■ Teks Bacaan ■
>>>>>

Pada mulanya kita yang berjumlah kurang lebih 200 orang ini sama-sama menyandang status sebagai anak komunikasi, hingga negara api menyerang semester lima kita sibuk milih konsentrasi apa yang bakal kita pilih dan semester penentuan yakni enam kita milih konsentrasi apa yang bakal kita tuju dan itu terbagi atas, Jurnalistik, Public Relation dan Advertising.
Bingung dan galau dialami banyak orang, nggak cuma satu, dua orang hingga kegalauan ini pun kena ke diri aku pribadi. Mencoba buat mikir dan sholat di ujung-ujung waktu penentuan akhirnya seorang Rizky Chairani memilih Public Relation alias PR alias HUMAS.
Hari demi hari dilalui, bukan perkara yang mudah. Mulai dari baju pas datang ke kampus kering, sampai basah, hingga akhirnya kering lagi. Mulai dari uang beasiswa banyak sampai ludes dan akhirnya aku mutusin buat kerja dan sekarang malah buat aku menilai dunia PR bukan dunia kacang-kacang, apalagi anggap dia hanya remahan rempenyek, apalagi bubuk nutri sari.
Misi awal milih PR sebenarnya simpel, “CUMA PENASARAN’’ sama dunia ini. Akhirnya rasa penasaran tadi dijawab dengan sempurna. Lelahnya bukan main, pengorbanannya bukan main, sampai pertumpahan ludah sama teman-teman sekelompok bukan main lagi basahnya.
Garis besarnya, banyak hal yang kita kerjakan, dimulai dari Praktek Komunikasi atau anak komunikasi biasa nyebutnya “ADVEL”, masuk lagi ke publisitas dimana kita harus punya satu klien dan nge-Up dia di semua media-media yang ada di Sumatera Utara sampai ke Nasional sekali pun. Bukan satu, dua kelompok yang ada dikelas, ada sekitar 16 kelompok yang memperebutnya kursi “kelompok terbaik”, hingga akhirnya bukan kelompok aku yang menang. Belum lagi kampanye-kampanyean di mata kuliah teknik-teknik humas yang buat kantong terkuras habis didalamnya (publisitas sama tekhum sama pengeluarannya), bukan cuma satu project, tiap minggu presentasi dan akhirnya buat Press Conference ala-ala yang juga nggak sedikit uangnya. Bukan hanya sebatas uang atau waktu yang memang kita curahkan. Perdebatan sama keluarnya kata-kata kasar sampai isi kebun binatang yang enggak layak tayang pun keluar semena-mena. Yang satu ngatain yang satu, yang satu lagi nyesal udah sekelompok, belum lagi yang satu enggak suka sama teman yang satu. Tapi sampai enggak kawanan atau cakapan lagi alhamdulillah enggak.

<<<<<

■ Cuplikan Data ■
>>>>>

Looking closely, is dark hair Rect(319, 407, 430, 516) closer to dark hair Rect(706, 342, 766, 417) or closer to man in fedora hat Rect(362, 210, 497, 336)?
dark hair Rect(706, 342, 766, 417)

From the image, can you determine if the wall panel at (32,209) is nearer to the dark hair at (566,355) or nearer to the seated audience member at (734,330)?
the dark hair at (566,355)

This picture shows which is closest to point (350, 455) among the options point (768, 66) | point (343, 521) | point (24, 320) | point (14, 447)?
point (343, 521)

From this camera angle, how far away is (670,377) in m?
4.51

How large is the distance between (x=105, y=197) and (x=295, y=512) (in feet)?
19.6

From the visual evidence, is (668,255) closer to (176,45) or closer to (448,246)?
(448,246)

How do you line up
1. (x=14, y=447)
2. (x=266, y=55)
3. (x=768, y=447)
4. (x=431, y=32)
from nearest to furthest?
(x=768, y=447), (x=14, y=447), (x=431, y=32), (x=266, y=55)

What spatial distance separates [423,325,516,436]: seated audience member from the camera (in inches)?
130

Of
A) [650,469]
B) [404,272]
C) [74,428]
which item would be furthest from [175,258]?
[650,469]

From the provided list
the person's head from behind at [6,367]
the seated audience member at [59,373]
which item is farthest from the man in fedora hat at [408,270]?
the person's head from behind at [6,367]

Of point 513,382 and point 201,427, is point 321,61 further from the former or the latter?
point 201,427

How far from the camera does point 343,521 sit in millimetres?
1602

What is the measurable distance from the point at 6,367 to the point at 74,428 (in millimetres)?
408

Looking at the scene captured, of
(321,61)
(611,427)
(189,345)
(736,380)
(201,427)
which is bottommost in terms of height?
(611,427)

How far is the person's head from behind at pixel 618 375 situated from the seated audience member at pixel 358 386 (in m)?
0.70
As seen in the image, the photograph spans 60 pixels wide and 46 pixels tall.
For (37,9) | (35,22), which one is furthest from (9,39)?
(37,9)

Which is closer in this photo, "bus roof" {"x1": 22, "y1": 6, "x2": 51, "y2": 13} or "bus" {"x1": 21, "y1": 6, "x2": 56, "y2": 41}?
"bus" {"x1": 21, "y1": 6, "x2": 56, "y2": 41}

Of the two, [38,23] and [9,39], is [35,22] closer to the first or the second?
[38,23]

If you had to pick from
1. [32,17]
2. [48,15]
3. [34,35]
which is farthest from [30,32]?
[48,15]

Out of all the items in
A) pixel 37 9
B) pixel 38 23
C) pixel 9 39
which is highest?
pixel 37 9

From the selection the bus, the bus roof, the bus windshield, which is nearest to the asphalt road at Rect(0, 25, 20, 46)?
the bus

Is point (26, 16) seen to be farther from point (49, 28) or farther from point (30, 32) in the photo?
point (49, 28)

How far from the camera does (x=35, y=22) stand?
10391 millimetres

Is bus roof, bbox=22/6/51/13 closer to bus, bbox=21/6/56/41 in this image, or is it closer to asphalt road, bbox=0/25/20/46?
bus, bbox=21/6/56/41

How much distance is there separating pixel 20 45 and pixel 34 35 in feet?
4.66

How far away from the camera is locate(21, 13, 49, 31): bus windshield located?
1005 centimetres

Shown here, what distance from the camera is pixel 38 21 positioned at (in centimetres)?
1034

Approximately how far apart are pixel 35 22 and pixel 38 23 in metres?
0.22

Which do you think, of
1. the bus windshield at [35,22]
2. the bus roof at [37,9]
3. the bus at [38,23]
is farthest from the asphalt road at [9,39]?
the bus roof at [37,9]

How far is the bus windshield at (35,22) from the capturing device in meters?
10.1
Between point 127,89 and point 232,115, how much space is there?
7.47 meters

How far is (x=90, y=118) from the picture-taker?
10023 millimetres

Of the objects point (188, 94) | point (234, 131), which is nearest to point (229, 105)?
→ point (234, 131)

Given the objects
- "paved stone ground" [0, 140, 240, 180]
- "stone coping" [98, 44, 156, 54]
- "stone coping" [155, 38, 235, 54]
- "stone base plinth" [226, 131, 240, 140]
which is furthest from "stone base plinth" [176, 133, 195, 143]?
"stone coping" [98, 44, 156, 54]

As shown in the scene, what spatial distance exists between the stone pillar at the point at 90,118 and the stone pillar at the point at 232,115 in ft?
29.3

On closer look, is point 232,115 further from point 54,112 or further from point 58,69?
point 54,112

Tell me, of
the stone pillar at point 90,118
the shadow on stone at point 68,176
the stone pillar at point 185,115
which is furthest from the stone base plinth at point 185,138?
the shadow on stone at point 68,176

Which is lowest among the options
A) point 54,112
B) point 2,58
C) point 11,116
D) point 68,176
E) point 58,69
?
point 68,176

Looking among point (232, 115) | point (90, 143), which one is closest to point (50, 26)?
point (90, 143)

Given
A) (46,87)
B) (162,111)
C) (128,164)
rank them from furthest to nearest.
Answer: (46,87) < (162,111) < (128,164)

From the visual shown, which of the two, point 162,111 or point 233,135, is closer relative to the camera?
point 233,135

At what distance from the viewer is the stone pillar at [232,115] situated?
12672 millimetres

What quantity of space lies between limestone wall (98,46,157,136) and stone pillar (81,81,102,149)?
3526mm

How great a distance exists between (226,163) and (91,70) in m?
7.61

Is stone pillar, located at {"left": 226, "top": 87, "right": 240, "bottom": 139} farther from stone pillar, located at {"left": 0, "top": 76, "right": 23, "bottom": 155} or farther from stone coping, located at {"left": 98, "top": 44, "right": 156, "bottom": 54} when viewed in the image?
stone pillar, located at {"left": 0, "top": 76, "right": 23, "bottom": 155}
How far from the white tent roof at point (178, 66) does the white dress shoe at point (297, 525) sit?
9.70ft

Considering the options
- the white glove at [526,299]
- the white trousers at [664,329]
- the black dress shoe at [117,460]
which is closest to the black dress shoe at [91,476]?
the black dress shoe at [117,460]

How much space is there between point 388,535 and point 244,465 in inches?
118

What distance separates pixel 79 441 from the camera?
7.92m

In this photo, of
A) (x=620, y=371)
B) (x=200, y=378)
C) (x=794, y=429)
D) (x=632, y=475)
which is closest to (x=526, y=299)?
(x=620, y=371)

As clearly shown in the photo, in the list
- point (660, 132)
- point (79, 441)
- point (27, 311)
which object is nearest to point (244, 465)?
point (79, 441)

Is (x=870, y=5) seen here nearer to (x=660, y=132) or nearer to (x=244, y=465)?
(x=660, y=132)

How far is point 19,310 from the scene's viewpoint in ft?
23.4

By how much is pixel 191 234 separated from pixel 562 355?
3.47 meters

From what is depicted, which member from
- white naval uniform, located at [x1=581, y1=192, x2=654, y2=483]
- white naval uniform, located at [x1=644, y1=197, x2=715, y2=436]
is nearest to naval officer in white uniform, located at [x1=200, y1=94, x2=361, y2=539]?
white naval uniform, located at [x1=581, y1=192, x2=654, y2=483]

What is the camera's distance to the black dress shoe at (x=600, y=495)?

<<<<<

■ Petunjuk Latihan ■
Tuliskan kembali tanpa perubahan bagian teks bacaan tentang memilih konsentrasi Public Relation, yaitu bagian dari "Hari demi hari" sampai dengan "main lagi basahnya.".

■ Hasil Tugas ■
Hari demi hari dilalui, bukan perkara yang mudah. Mulai dari baju pas datang ke kampus kering, sampai basah, hingga akhirnya kering lagi. Mulai dari uang beasiswa banyak sampai ludes dan akhirnya aku mutusin buat kerja dan sekarang malah buat aku menilai dunia PR bukan dunia kacang-kacang, apalagi anggap dia hanya remahan rempenyek, apalagi bubuk nutri sari.
Misi awal milih PR sebenarnya simpel, “CUMA PENASARAN’’ sama dunia ini. Akhirnya rasa penasaran tadi dijawab dengan sempurna. Lelahnya bukan main, pengorbanannya bukan main, sampai pertumpahan ludah sama teman-teman sekelompok bukan main lagi basahnya.